Le "chalutier-cocaïne" mexicain va-t-il couler dans le port de Papeete ?

Le "Raymi", chalutier mexicain battant pavillon espagnol, commence à gîter, au quai de Papeete.
En décembre dernier, un chalutier mexicain a été intercepté avec 524 kg de cocaïne à son bord. Les marins sont en détention provisoire dans l'attente de leur procès. Mais le navire pose un sérieux problème : des gaz toxiques se dégagent des produits de la pêche en putréfaction et le bateau commence à gîter. Le Port Autonome redoute qu'il ne finisse par couler sur place. Problème : il n'est en fait pas entre les mains de la justice. Explications.

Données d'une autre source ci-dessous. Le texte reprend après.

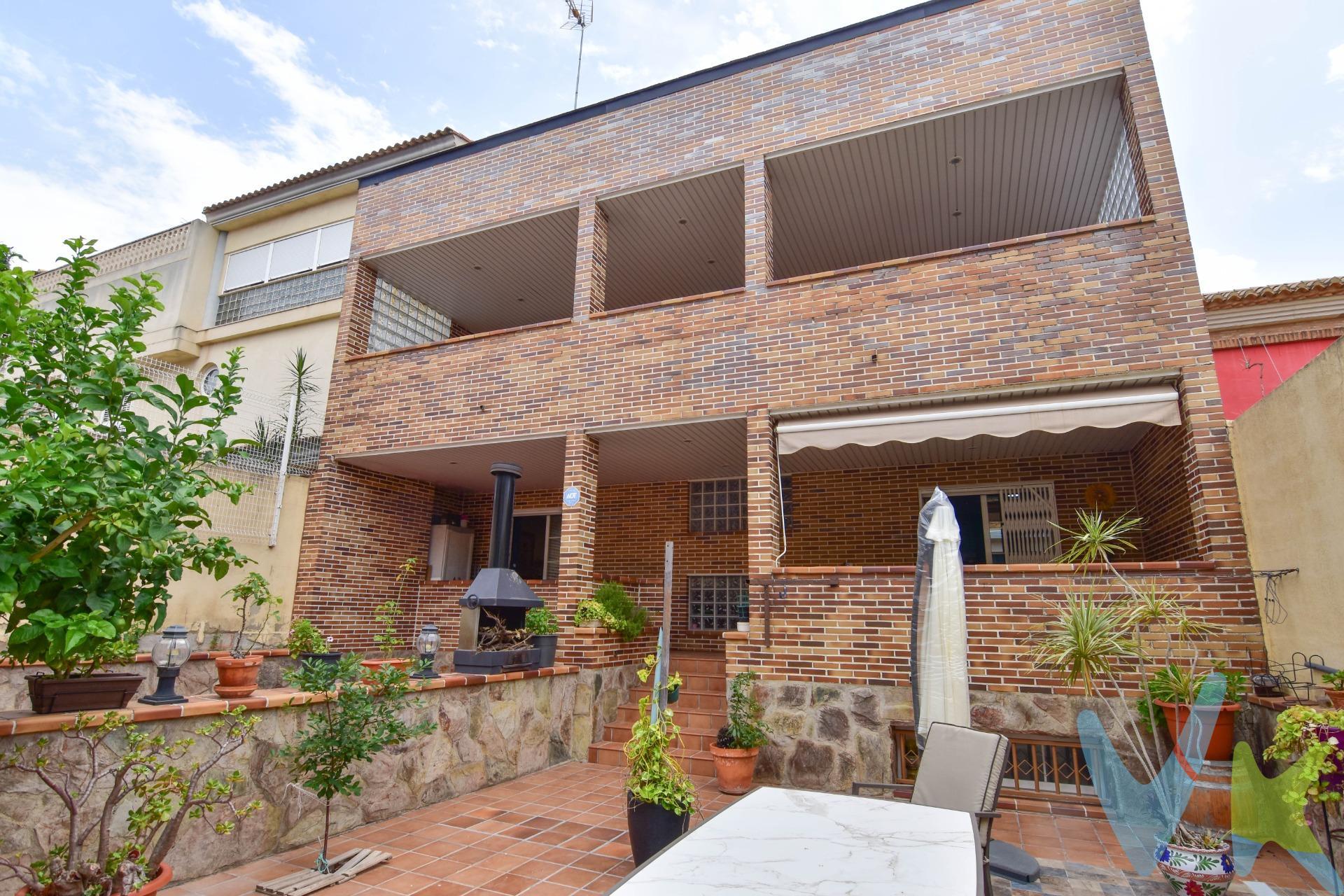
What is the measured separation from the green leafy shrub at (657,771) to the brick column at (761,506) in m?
2.71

En décembre dernier, la gendarmerie et la Marine Nationale avaient saisi 524 kg de cocaïne sur le "Raymi", un chalutier mexicain battant pavillon espagnol. Les 14 marins avaient été interpellés et placés en détention provisoire. Ils attendent leur procès en Polynésie.

Trois mois plus tard, le navire est toujours au quai de Papeete. Il commence à gîter. A son bord, toute la cargaison est restée telle quelle : "des essences, des poissons congelés qui ont décongelé et qui sont venus sur un bord," nous indique-t-on, ce qui fait pencher le navire. "Il va finir par cabaner !" s'inquiète un spécialiste, c'est-à-dire que l'embarcation risque de se renverser. Les poubelles sur le pont débordent et ont été percées par les animaux. L'odeur pestilentielle saisit à la gorge et embaume les alentours. Mais au-délà de la gêne olfactive, il s'agit surtout d'émanations de gaz toxiques, "ça craint", résume-t-on du côté du Port Autonome. Car le Port s'inquiète sérieusement du sort du bateau et redoute qu'il ne coule à quai. "Tout le monde est informé et préoccupé : la Diren, le Haut-commissariat, le Pays, le Port, le Parquet..."

Une société de nettoyage industriel a été sollicitée. Le travail est important. "Il faut vider les cales avec un camion-pompeur, dégazer avec des personnes qui entrent dans les espaces confinés en combinaison et avec des masques, pour vider les cales, vider le gasoil, etc." Une prestation coûteuse qui dépend du nombre de cuves et de personnes à prévoir pour l'intervention, "ça se chiffre en millions", nous indique-t-on. Selon nos informations, l'Etat n'aurait pas encore donné de suite à ce devis.

Car le principal problème est juridique. Ou réside plutôt dans l'absence de cadre juridique. Le "Raymi" n'a pas été saisi pour la procédure judiciaire. Un bien est en effet saisi soit à titre de preuve pour expertises (ce qui n'était pas le cas dans cette affaire), soit pour être confisqué, comme une sanction. A condition que la confiscation soit intéressante financièrement. Le Parquet nous précise que "c'est le même problème avec des voitures, par exemple. Tout dépend de leur valeur". Le bien n'est pas saisi si cela coûte plus cher en terme de gestion que la revente en elle-même. Autrement dit, le "Raymi" n'est pas entre les mains de la justice. Il faut donc désormais identifier son propriétaire ou déclarer le bateau abandonné, ce qui sont de longues procédures. 

2 ans avant d'être vendu aux enchères

En 2022, un voilier sloop de 15 mètres en provenance du Panama et à destination de l'Australie avait été intercepté par les douanes en Polynésie, avec 423 kg de cocaïne à son bord. Après le procès et la condamnation des trafiquants, les douanes l'avaient remis en état, notamment au niveau de la couchette du capitaine qui avait servi de cache pour la drogue. Ce n'est qu'en 2024 que le sloop a pu être revendu aux enchères. Le processus est donc long et demande un long suivi à posteriori de la saisie.

A la différence des voiliers précédents impliqués, il s'agit cette fois d'un chalutier avec des produits de la pêche à l'intérieur qui ne pourront pas attendre plusieurs années.